Last week I discussed the importance of the structure of your adwords account and some tips on how to think about structuring your campaigns. You can go back and read last week’s article here. This week I am going to talk about the roll that adgroups play in the structure of an account.
Ad groups are simply containers for keywords, negative keywords, and ads. That is the simplest definition that I can come up with.
Ad groups are exclusively organisational units in an adwords account. This is because their purpose is defined by what they contain or by what they are in, rather than by what they are. Unlike campaigns they don’t have a lot of targeting settings and unlike keywords or ads they are are not a forward facing part of the account that interacts with queries or searchers.
However, there is great power in using ad groups effectively that will make your life easier.
Ad groups make you life easier in the same way that a garage organizer helps you get your home projects done faster. Ad groups are like little bins for related things. Just like how in your garage you might put all of the screwdrivers in one place, the wrenches in another, and all the yard tools in another. Ad groups provide the same organization. So, when your next weekend project comes up you know where the tools that you need are. When you have a PPC project you know where the keywords and ads that you need to work with are, because you organized your ad groups correctly.
There is no surefire plan for ad groups that works for every account. There are many factors that should impact how you set up your adgroups. These are things like: Budget, number of keywords, and the scope of the campaign.

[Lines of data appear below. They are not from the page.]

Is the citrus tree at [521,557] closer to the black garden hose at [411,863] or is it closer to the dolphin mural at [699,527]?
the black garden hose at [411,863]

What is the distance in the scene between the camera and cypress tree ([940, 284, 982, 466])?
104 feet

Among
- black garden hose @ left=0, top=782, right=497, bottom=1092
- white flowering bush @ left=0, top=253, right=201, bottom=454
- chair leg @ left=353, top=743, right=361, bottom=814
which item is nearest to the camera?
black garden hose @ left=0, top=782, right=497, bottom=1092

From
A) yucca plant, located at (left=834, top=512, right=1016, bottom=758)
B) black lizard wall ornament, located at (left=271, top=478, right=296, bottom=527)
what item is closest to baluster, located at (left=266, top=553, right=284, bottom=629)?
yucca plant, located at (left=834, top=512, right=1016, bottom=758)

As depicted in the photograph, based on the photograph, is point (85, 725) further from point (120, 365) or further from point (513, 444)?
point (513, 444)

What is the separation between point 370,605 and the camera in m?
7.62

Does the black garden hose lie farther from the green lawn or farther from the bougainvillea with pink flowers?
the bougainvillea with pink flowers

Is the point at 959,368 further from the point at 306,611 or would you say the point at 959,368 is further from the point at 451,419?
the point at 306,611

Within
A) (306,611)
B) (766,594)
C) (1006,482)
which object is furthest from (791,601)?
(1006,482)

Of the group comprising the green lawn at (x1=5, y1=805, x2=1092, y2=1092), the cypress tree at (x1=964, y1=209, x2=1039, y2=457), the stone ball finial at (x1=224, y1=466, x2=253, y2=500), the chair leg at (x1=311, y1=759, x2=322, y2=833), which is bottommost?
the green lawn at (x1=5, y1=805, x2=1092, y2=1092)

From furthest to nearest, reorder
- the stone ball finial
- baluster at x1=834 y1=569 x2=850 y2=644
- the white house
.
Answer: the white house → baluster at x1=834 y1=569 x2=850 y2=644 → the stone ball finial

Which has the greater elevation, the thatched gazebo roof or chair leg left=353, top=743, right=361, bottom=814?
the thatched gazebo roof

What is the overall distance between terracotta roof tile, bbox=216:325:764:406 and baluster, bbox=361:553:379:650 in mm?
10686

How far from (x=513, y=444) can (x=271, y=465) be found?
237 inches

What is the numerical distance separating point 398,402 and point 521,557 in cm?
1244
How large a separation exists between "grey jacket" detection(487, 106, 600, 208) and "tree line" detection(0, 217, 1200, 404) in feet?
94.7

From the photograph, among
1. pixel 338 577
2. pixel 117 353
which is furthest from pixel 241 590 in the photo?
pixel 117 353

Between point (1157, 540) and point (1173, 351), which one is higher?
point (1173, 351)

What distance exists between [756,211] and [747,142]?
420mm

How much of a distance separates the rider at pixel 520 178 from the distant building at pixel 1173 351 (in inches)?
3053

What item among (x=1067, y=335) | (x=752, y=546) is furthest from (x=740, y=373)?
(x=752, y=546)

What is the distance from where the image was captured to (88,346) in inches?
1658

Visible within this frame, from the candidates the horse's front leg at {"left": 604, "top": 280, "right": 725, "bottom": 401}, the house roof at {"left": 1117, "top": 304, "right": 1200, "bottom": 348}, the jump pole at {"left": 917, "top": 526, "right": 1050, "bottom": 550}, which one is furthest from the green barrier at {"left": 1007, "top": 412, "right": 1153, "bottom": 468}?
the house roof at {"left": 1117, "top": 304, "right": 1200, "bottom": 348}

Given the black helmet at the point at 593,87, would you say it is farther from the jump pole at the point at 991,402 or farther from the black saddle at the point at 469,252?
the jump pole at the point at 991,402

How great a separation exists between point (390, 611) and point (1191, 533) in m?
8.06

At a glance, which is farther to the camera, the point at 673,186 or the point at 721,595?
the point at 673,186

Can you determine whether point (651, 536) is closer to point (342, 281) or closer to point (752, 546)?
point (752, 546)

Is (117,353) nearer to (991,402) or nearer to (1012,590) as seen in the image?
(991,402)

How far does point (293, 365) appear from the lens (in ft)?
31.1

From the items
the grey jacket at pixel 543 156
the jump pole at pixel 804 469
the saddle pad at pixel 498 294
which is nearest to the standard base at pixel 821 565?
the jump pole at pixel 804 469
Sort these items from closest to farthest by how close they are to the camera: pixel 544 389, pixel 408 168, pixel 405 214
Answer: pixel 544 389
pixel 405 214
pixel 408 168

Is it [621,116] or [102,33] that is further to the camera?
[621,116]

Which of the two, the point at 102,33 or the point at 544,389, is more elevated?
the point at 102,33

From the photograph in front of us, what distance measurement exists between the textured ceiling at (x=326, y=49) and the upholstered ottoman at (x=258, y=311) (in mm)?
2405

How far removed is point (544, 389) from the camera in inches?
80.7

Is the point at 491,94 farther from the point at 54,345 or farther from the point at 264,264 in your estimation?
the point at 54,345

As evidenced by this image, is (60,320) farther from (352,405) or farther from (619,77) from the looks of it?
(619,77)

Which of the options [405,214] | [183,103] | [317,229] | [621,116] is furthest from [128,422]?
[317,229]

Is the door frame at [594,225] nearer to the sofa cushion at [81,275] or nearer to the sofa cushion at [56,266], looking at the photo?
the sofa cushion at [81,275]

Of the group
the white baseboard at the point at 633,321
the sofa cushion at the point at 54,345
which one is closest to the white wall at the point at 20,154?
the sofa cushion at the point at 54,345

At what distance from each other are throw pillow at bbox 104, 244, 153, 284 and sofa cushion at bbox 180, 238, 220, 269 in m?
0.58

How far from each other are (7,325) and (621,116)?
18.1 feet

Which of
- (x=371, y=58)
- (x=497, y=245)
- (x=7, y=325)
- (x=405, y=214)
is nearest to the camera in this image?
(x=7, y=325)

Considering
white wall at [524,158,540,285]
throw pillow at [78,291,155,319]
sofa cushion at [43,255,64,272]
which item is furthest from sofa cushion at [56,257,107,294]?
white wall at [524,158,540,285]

So, here are some tips, tricks, and rules of thumb that we here at Get Found First have used.
Ad group level negative keywords allow you to have full control over your keywords. Different keywords competing for the same search query is a common problem in Adwords accounts. Separating those keywords into different ad groups and then using ad group level negative keywords to prevent the competition is a good way to get peek performance out of your keywords.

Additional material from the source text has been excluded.